The door slammed as William left.

“‘Pon my word, he‧s a sympathetic fellow,” George said.

Luke shook his head. “Jane, pack your things and then come with me. We‧ll take a walk around the town and see what the mood is.” He added with a wink: “Pray put on a pretty gown if you so wish.”

Jane went upstairs to the room that she had not even slept in
yet, and packed the clothes that she had unpacked the day before. She hesitated as she picked up her manuscript. At this point it was only so much ballast, fit only for converting to spills or cutting into strips to curl her hair. But she put it in with her other possessions, if only to remind herself of her former life and of Cassandra.

Ann, dark shadows under her eyes, arrived yawning to help her with stays and gown, and repacked some of the clothes, complaining that Jane would make yet more ironing for her. Finally, bonnet on, with a muff and gloves she did not need but had to wear so as not to attract attention to herself, Jane arrived downstairs to find Luke giving directions to a group of roughly dressed men who had dragged some boxes and chests into the hall.

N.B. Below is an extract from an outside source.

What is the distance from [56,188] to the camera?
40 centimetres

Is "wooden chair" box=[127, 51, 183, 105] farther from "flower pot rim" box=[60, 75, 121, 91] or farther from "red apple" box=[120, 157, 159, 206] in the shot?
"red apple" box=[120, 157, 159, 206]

“Where will we go?” she asked.

“You‧ll find out tonight.” He raised a hand to her cheek. “But how do you do this day, Miss Austen? You have a certain sleek, satisfied air I‧ve not seen before.”

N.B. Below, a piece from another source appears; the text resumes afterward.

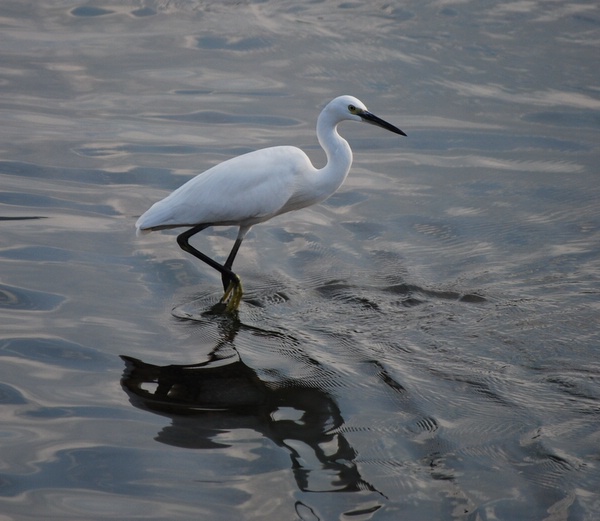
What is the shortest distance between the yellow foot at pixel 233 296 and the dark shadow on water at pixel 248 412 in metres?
0.79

“I do very well. You look much the same.”

“Our blood is well matched.” He raised her hand, pushing the glove back to kiss the bare skin of her wrist, a sensitive spot that made her shiver with delight. So she had discovered last night, when other mysteries were revealed to her.

“Oh, do go out and do something useful.” William pushed the dining-room door open and viewed them with distaste. “And be careful. Luke, remember you are supposed to be dead, and Jane, keep your wits about you.”

Luke fitted a pair of gold-rimmed spectacles on his nose as disguise and took his swordstick from the stand in the hallway. Arm in arm, he and Jane left the house.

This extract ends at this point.